Neoclassicism and Beyond, Paris

Moving along now so we can get back to St. Louis, here is a smorgasbord of Paris buildings that have broader implications on world architectural history, including here in the Gateway City. First up is the Madeleine, which was originally built by Napoleon to glorify his reign, but was then converted into a church. It’s a spectacular example of Neo-Classicism, or Neoclassicism (both are correct spellings), which is a revival of Renaissance and early modern classicism, partially spurred by the discovery of Herculaneum and Pompeii, as well as the Enlightenment.

The Madeleine shows how Neo-Classicism is perhaps a more scientific examination and emulation of the ancient Greeks and Romans, as opposed to the Renaissance where more artistic license was allowed.

The end result in the mid to late Nineteenth Century would be the Beaux-Arts style, named after the school only a mile or so away from the Madeleine right here in Paris.

Next up is the Arc de Triomphe, also constructed on the orders of Napoleon, and was a supersized improvement on the smaller triumphal arch built in the courtyard of the Louvre.

It’s really big, that is what I can say about it.

There’s a whole bunch of battles listed on it that Napoleon won.

It was not finished by the time Napoleon was defeated.

Compare it to the Arch of Titus in Rome, after which most triumphal arches are based.

All the major decorative elements are there: the double winged victories, the volute keystone, the rosette bosses, etc.

Lots of big angry people, too. Anyway…

Louis XIV had already constructed triumphal arches during his reign; below is the Port St. Denis, which is the location of the gate into the city coming down from the Abbey of St. Denis, and kings would triumphantly enter Paris after being crowned down the ancient road.

Then there’s the Opera Garnier, named after its architect.

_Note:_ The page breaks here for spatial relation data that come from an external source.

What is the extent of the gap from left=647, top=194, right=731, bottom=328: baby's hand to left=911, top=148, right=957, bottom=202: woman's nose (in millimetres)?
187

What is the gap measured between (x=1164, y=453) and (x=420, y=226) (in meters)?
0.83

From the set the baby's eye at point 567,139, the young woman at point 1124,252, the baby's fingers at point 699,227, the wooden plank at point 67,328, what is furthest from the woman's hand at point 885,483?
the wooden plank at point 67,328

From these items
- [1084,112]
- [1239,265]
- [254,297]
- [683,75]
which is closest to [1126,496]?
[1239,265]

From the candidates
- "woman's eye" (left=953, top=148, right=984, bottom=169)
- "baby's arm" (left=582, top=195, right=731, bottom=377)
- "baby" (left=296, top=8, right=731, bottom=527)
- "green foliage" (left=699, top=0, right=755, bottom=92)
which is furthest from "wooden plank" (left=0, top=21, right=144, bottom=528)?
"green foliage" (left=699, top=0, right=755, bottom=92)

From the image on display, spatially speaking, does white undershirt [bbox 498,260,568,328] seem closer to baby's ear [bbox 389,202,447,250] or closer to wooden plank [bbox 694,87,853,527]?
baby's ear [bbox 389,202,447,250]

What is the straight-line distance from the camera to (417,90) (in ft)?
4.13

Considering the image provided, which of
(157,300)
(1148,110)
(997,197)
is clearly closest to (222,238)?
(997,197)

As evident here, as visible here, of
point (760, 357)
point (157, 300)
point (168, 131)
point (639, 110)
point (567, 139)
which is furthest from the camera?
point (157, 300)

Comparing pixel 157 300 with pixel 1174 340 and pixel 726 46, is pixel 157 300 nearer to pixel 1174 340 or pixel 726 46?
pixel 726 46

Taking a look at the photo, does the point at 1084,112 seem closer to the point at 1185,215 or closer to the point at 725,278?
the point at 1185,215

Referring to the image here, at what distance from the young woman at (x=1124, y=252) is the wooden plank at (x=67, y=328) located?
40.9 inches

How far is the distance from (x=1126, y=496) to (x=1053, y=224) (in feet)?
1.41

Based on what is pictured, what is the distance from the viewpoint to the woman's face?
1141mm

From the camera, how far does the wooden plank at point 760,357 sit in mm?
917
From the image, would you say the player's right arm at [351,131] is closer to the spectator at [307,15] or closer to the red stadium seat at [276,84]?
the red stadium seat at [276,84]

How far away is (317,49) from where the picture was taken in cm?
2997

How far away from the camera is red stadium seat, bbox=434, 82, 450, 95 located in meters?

It’s eluded easy categorization; I will call it Renaissance Revival though that is certainly inadequate. It is emblematic of how Nineteenth Century revival styles were incredibly eclectic.

Finally, there is the masterful transformation of the Orsay Train Station into the Orsay Museum, where the masterworks of the Nineteenth Century are on display.

The Tate Modern in London is another example of reusing a massive open space in Europe where an abandoned building is reused, though of course the Orsay beat them to it.